Re-audit answers that. Each re-audit is compared against the previous run; the report tells you what changed.
How to re-audit
On any saved report, click Re-audit.
The new run uses the same URL and the same eval set as the original. Findings, strengths, and the score are computed fresh against the agent's current behavior.
What you see on the new report
The new report renders at a fresh /eval/r/[token] URL but includes a diff banner at the top:
- Score delta —
73 → 81(+8) - Verdict shift — Fix first → Deploy, when applicable
- Findings resolved — scenarios that failed before and pass now
- Findings introduced — scenarios that passed before and fail now (the regression-watch case)
- Strengths preserved / lost — to catch silent regressions in passing categories
The diff is the headline.

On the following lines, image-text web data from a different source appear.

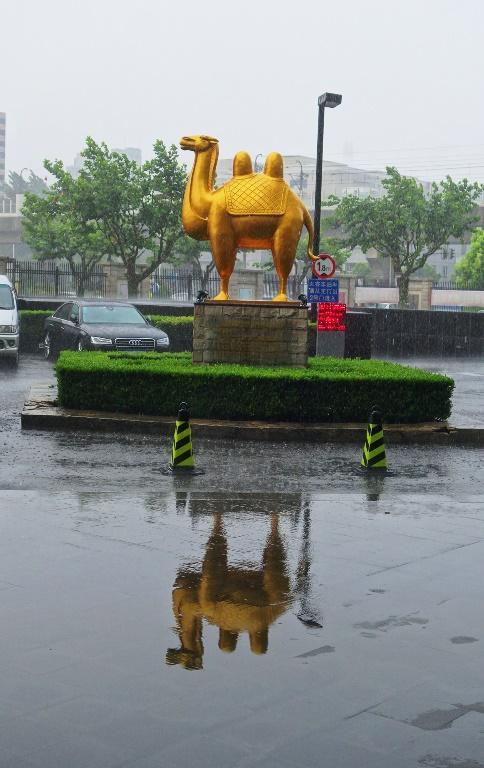 Crowne Plaza Pudong, Shanghai, Rain, Reflection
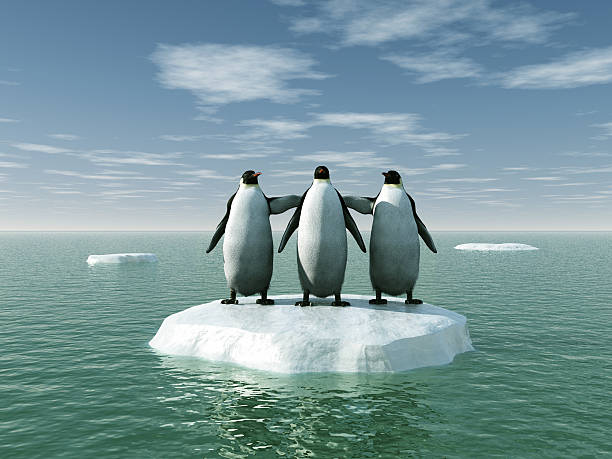 Three penguins on an ice floe stock photo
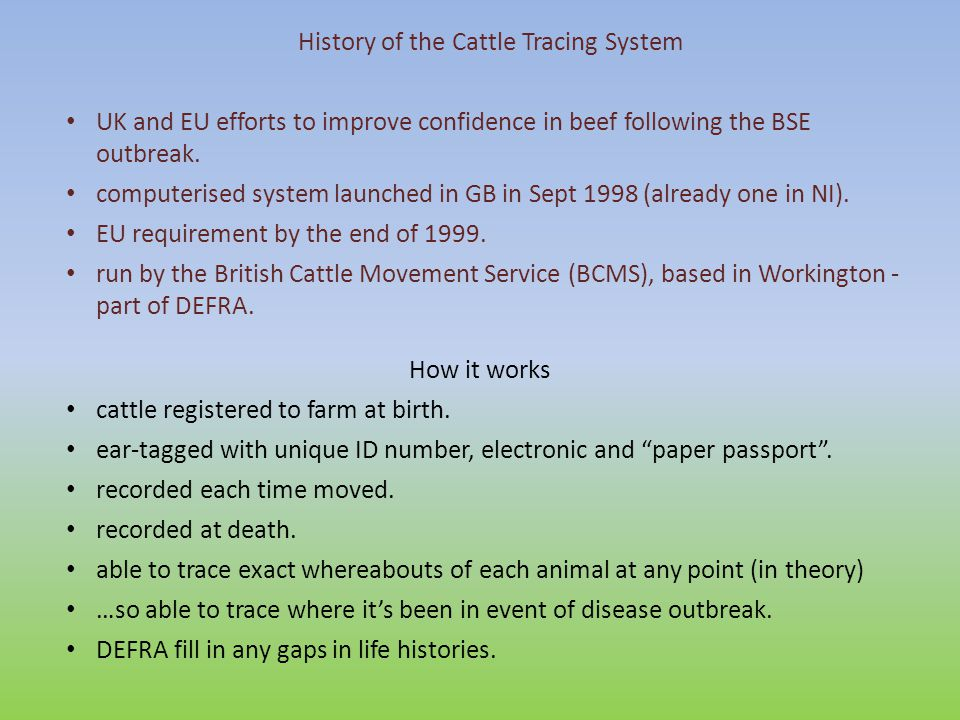 History of the Cattle Tracing System UK and EU efforts to improve confidence in beef following the BSE outbreak.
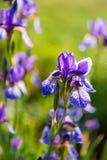Одичалая зацветая фиолетовая радужка весной Стоковые Фотографии RF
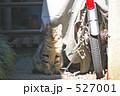 のらねこ 野良猫 ノラネコの写真 527001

Below it, the report renders the same way as a fresh audit.
Use the diff banner to talk to your team
The diff is the artifact you share when someone asks "did the prompt change help?"
- Score went up:
73 → 81is the proof - A regression appeared: the diff names the specific scenario that flipped
- Nothing moved: the change was a wash; argue from the data instead of vibes
Eval set version pinning
Re-audits use the same eval set version as the original run. If the eval set has changed since the original, the re-audit is still comparable to the original — the rubric isn't shifting underneath you.
If you want to re-score an older report against a newer eval set, that's a separate audit, not a re-audit.
When the URL no longer works
Sometimes the URL goes down, moves, or changes auth. The re-audit will fail with a clear error and won't be charged.
To audit a new URL, submit it as a fresh audit instead of re-auditing the old one.